Joe Kent - The Real Reason He's Sounding the Alarm on Israel and Iran | SRS #291
Guests: Joe Kent
reSee.it Podcast Summary
Joe Kent appears on the Shawn Ryan Show to discuss his resignation from a national security role and his view that U.S. policy toward Iran and Israel has been steered by Israeli influence and coordinated media narratives. He argues that decisions to strike Iran were made in a compartmentalized environment with insufficient internal dissent, and that public support for aggressive actions is inflated by political and media forces. Kent asserts that the U.S. has shouldered the primary burden of fighting and funding an Israeli-led strategy aimed at regime change in Iran, a strategy he characterizes as misaligned with American interests and with a sustainable path to peace. He recounts his background in counterterrorism and his belief that Trump’s prior approach—no nuclear weapons and strong diplomacy—was mishandled by advisers close to Israeli interests who pushed a harsher line on Iran, including a shift in red lines to enrichment. He describes a cycle of escalations, arguing that Israel benefits from U.S. military spending and casualties while Iran’s hardliners gain power as a result of external pressure. The conversation canvasses specific episodes such as alleged intelligence channels that bypass formal vetting, how media echo chambers helped shape presidential decisions, and the tension between American strategic goals and Israeli objectives. Kent emphasizes the need to restrain Israel, realign U.S. leverage with Gulf partners, and revisit economic tools like sanctions to encourage Iranian diplomacy rather than perpetual conflict.
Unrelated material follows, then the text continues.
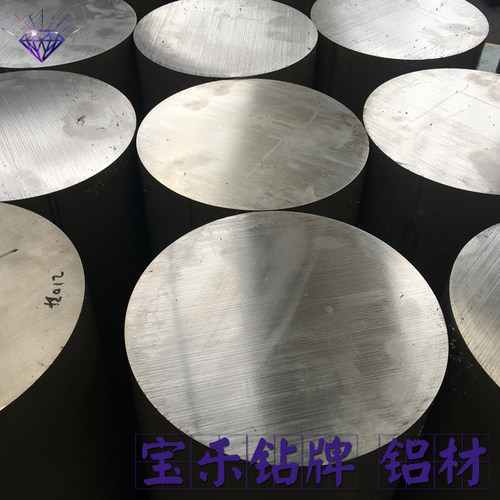 6061铝棒，7075铝棒，铝合金棒，铝圆棒，可零切，规格齐全 - 图2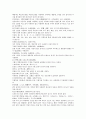 본경봉원 山草部 감초 황기 인삼 노두 8페이지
He questions broader policy choices, including hypothetical deployments and the prudence of ground troops on strategic flashpoints, warning that missteps could destabilize energy markets and invite broader geopolitical revenge cycles. The interview also touches domestic security concerns, the openness of borders, sleeper-cell risks, and the politics of accountability for national-security decisions. Kent closes by outlining his plan to influence policy from outside government, urging public pressure on lawmakers to demand clearer strategic objectives and restraint on offensive operations, while maintaining a commitment to American national security interests and the welfare of service members and their families.